> Reading passage

Pure and undefiled religion before God and the Father is this: to visit orphans and widows in their trouble, and to keep oneself unspotted from the world.
“Orphan” is sometimes translated “fatherless,” and that is most accurate in most places. We can see in some places that fatherlessness is clearly intended:
and My wrath will become hot, and I will kill you with the sword; your wives shall be widows, and your children fatherless.
Obviously a man can’t leave a widow and orphans if “orphan” means without either parent.
“Some snatch the fatherless from the breast,
And take a pledge from the poor.
Obviously a completely parentless child can’t be nursing from his mother.
Throughout Scripture we see widows and orphans paired together and held up as the epitome of those who are particularly vulnerable and therefore in need of particular care and attention. But this is not so much because they lack means as that they lack men. In that time and culture of course that also meant they had very limited access to means, but in all times and cultures it means they are vulnerable and need protection.

> Given instruction 1
Count the lines of the records that contain the word "doorway", and give only that number.
The passage on widows and orphans and the records have no connection to each other.

> Scene-based spatial questions

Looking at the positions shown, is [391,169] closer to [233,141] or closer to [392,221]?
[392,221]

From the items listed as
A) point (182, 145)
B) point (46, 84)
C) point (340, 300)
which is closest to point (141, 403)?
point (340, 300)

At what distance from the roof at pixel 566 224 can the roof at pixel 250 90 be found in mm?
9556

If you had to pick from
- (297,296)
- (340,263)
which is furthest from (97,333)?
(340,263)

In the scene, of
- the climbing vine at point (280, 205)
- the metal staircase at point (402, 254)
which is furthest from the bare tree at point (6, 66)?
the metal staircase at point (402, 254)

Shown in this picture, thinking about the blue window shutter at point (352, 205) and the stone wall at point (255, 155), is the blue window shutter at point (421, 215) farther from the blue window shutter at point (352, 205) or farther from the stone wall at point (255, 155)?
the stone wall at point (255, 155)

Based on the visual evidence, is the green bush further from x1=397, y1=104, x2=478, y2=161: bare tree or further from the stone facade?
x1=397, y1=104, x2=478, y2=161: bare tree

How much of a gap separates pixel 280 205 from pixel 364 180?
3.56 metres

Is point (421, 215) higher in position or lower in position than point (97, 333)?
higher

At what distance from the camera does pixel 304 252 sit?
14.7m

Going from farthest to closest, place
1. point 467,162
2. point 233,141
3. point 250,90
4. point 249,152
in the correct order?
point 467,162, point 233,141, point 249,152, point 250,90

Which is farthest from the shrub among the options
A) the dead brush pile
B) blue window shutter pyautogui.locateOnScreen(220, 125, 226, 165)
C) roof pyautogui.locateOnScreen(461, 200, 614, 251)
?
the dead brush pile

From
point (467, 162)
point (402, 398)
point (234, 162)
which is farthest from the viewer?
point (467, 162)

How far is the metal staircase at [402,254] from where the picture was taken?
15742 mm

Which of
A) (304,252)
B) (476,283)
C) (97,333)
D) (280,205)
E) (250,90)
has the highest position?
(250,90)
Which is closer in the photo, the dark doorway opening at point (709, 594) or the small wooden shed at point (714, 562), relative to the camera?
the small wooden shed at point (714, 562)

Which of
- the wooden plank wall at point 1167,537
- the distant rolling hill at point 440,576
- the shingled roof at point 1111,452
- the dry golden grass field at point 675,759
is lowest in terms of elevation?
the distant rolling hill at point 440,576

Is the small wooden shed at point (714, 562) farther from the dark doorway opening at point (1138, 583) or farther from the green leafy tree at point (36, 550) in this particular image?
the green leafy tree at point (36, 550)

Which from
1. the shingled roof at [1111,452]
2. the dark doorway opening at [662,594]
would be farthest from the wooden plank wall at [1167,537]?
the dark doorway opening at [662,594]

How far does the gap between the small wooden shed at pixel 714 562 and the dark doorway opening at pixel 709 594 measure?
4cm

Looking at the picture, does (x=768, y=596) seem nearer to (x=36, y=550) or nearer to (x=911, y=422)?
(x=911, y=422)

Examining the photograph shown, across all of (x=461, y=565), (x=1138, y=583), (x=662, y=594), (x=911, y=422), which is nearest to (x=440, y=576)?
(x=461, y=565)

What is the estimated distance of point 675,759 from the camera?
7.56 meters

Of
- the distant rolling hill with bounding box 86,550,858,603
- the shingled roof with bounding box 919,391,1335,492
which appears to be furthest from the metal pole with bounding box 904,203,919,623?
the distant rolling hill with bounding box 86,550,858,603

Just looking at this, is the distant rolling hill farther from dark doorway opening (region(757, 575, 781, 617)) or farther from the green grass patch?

> Given instruction 2
Reproduce word for word the part of the passage on widows and orphans starting with "Pure and undefiled" and going on through "from the poor.".

> Right answer 1
6

> Right answer 2
Pure and undefiled religion before God and the Father is this: to visit orphans and widows in their trouble, and to keep oneself unspotted from the world.
“Orphan” is sometimes translated “fatherless,” and that is most accurate in most places. We can see in some places that fatherlessness is clearly intended:
and My wrath will become hot, and I will kill you with the sword; your wives shall be widows, and your children fatherless.
Obviously a man can’t leave a widow and orphans if “orphan” means without either parent.
“Some snatch the fatherless from the breast,
And take a pledge from the poor.